«Apprendiamo con molta preoccupazione, attraverso i nostri referenti della Toscana, la notizia che all’interno di un RSA, per sopperire alla cronica carenza infermieristica, sarebbe stato nominato negli ultimi giorni un dirigente medico a svolgere l’importante funzione di coordinare il personale sanitario, ovvero infermieri (i pochi rimasti si legge in una nota), ma anche OSS.
Vorremmo innanzitutto ricordare ai protagonisti di questa vicenda che qualcosa di certo non quadra: non ci piace affatto assurgere al ruolo di guastafeste di turno, ma in questo caso c’è davvero poco da sprecarsi in elogi, poiché la legge parla chiaro, e prevede i requisiti che devono possedere coloro che ambiscono alla funzione di coordinatore, requisiti specifici ai quali non si può derogare».
Così Antonio De Palma, Presidente Nazionale del Nursing Up.
«I coordinatori dell’area infermieristica vengono specificatamente formati secondo le previsioni della legge numero 43 del 2006. Tale funzione deve essere esercitata da un professionista sanitario, nel nostro caso un infermiere, in possesso di un Master di 1 livello, al cui percorso di studi si viene ammessi dopo aver conseguito la laurea di medesimo livello.
Si parla di un percorso di studi specifico e differente, che altre qualifiche, anche mediche, non hanno- Si tratta di una attività che esprime responsabilità e funzioni che non possono afferire in alcun modo a persone che non vengono formate per assumere tali specifiche competenze, tanto meno i medici, “figli” di un percorso diametralmente opposto.
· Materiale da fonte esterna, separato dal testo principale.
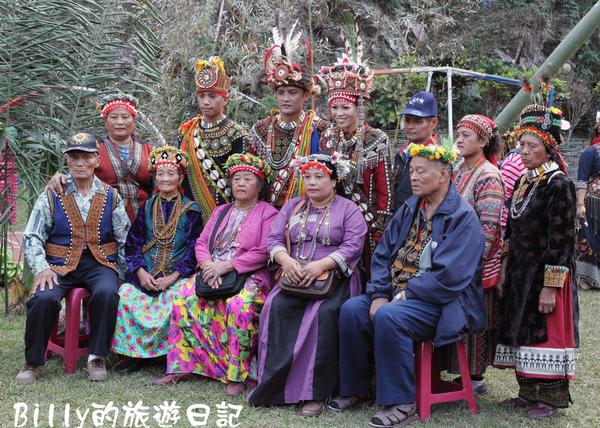 高雄茂林多納黑米祭265.JPG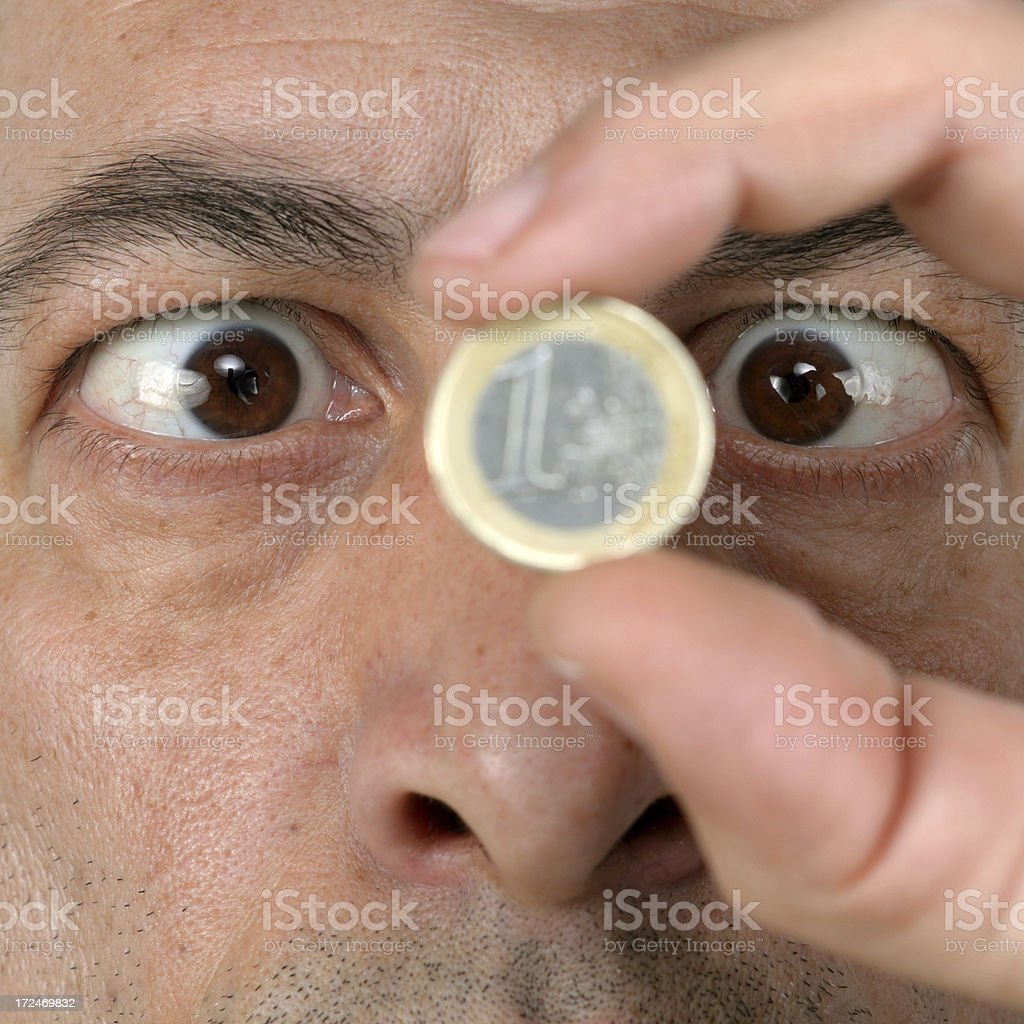 Eyes on Money series royalty-free stock photo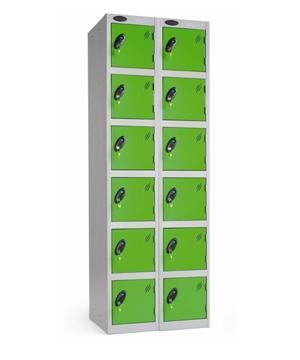 Six Door Locker - Nest of 2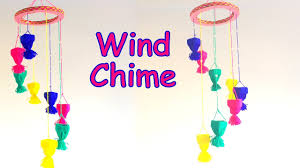 diy how to make wall hanging wind chime using yarn easily home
Provate a immaginare come avrebbero reagito i sindacati dei medici, se oggi fosse venuta fuori la notizia opposta, ovvero se un infermiere avesse preso il posto di un medico nelle sue funzioni di coordinamento di una loro equipe . Si griderebbe allo scandalo e alla lesa maestà dopo sole poche ore dall’uscita della notizia. Invece in questo caso pare che si voglia far passare l’episodio come del tutto normale, perché siamo in tempi difficili di carenza di personale! A costoro andrebbe fatto notare che, per ciò che abbiamo appena rappresentato, potrebbero certamente sussistere i presupposti per agire nei confronti del medico per esercizio abusivo di una attività che è specificatamente normata dalle legge.
Non si dimentichi, per quanto attiene specificatamente alla professione infermieristica, l’importanza e le previsioni della Legge 251/2000, che fissa i tasselli fondamentali del percorso di riordino della categoria.
Dopo l’emanazione del Profilo Professionale e l’abolizione del mansionario con la Legge 42/99, con tale norma viene finalmente abbattuto un muro che aveva tenuto prigionieri per oltre 20 anni la crescita e lo sviluppo della professione infermieristica.
Il sapere e il saper fare si realizzano nell’attività di pianificazione degli interventi assistenziali, in un contesto in cui gli infermieri, protagonisti attivi del processo di nursing, ridefiniscono il proprio ruolo perseguendo valori condivisi di autodeterminazione professionale ed indipendenza, consapevoli di rivestire un ruolo strategico di piena autonomia all’interno dell’équipe multidisciplinare.
Con il concetto di ruolo si intende lo “spazio ricoperto da un professionista nell’ambito della sua organizzazione, un ambito che accoglie i compiti, le azioni e le attività che una figura professionale svolge nell’organizzazione a seguito delle proprie competenze”.
L’Atto Sanitario infermieristico, quindi, non coincide con l’Atto Medico, ma rappresenta un complesso di prestazioni e competenze risultanti dall’agire di una professionalità autonoma per competenze e funzioni».